Aryeh Deri, chefe de um dos partidos ultraortodoxos da coligação de Netanyahu, que tem estatuto de observador no gabinete de guerra e que tem sido geralmente cauteloso em relação a medidas drásticas, opôs-se firmemente a um ataque imediato contra o Irão, que ele acreditava poder pôr em perigo o povo de Israel dado o risco de escalada.

“Também deveríamos ouvir os nossos parceiros, os nossos amigos no mundo. Digo isto claramente: não vejo vergonha ou fraqueza em fazê-lo”, disse Deri ao jornal Haderech.

As opções de Israel iam de ataques a instalações estratégicas iranianas, incluindo instalações nucleares ou bases da Guarda Revolucionária, até operações secretas, assassinatos seletivos e ataques informáticos a zonas industriais estratégicas e instalações nucleares, disseram analistas e ex-funcionários em Israel.

Os países do Golfo estavam cada vez mais preocupados com a possibilidade de a situação se transformar numa "grave conflagração regional que poderia estar fora do controlo ou capacidade de contenção de qualquer pessoa", disse Abdelaziz al-Sagher, chefe do Centro de Investigação do Golfo, com sede na Arábia Saudita.

A Arábia Saudita e os Emirados Árabes Unidos apelaram publicamente à máxima “autocontenção” para poupar a região a uma guerra mais ampla.

Sagher disse que os países do Golfo alertaram os Estados Unidos sobre o risco de escalada, argumentando que Israel deveria conduzir apenas um ataque limitado, sem vítimas ou danos significativos que pudessem provocar uma grande represália.

Esta mensagem “foi transmitida com força” nos últimos dias pelos jordanianos, sauditas e qataris através de canais diplomáticos e de segurança diretos.

Os governos do Qatar, Arábia Saudita e Emirados Árabes Unidos não responderam imediatamente aos pedidos de comentários. Na quinta-feira, quatro fontes diplomáticas e governamentais da região manifestavam confiança de que a resposta seria limitada e proporcional.

Antes do ataque israelita, uma fonte regional, que foi informada sobre as ideias de Israel, disse que a resposta teria como objetivo minimizar ou evitar completamente as baixas e provavelmente teria como alvo uma base militar.

Voar com caças F-35 de Israel para o Irão, ou lançar mísseis de Israel, quase certamente violaria o espaço aéreo dos países vizinhos, irritando os estados árabes que Netanyahu há muito procura cultivar como aliados estratégicos, disse fonte do governo do Golfo com conhecimento das questões.

Netanyahu não poderia “simplesmente pilotar caças F-35 pela região e bombardear o Irão ou suas instalações nucleares”, sublinhou a fonte.

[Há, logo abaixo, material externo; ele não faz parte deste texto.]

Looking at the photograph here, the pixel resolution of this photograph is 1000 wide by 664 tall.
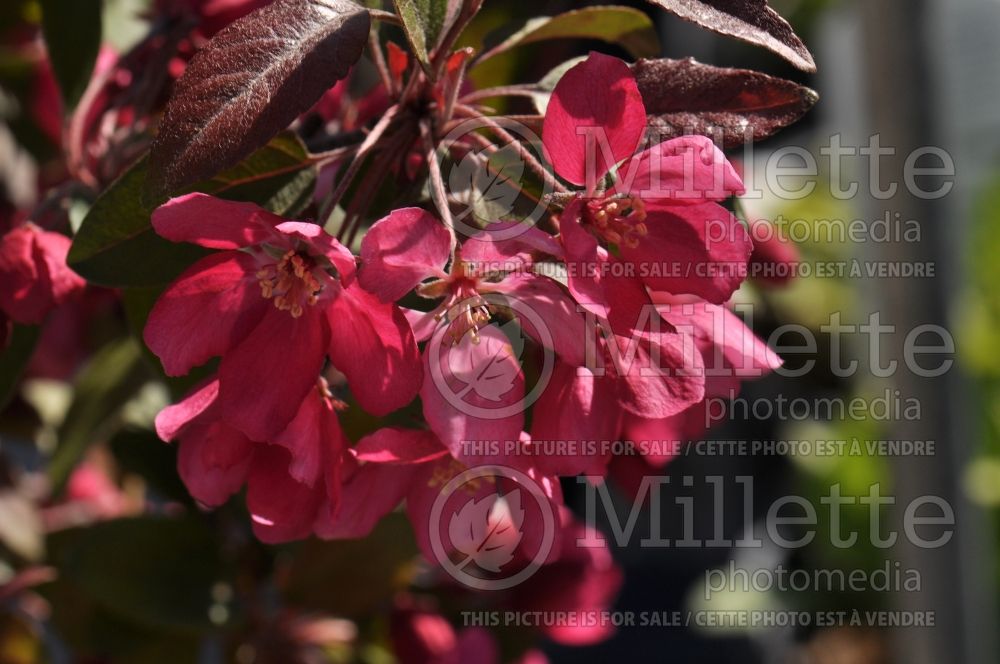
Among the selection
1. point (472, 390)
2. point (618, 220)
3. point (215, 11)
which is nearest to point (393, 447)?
point (472, 390)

As autoridades iranianas alertaram que um grande ataque israelita provocaria retaliação imediata.

As opções de resposta do Irão incluíam o encerramento do Estreito de Ormuz, através do qual passa cerca de um quinto do petróleo mundial, instar os representantes a atingirem os interesses israelitas ou dos EUA, e o lançamento de mísseis anteriormente não utilizados, disse um alto funcionário iraniano.

Embora tenha satisfeito os moderados de Israel a nível interno, os vizinhos e parceiros internacionais, o ataque comedido foi recebido com consternação pelos membros da linha dura do gabinete de Netanyahu.

O ministro da Segurança Nacional, Itamar Ben Gvir, cujo partido ultranacionalista é um apoio fundamental na coligação de Netanyahu, publicou uma única palavra na rede social X: “Frágil”.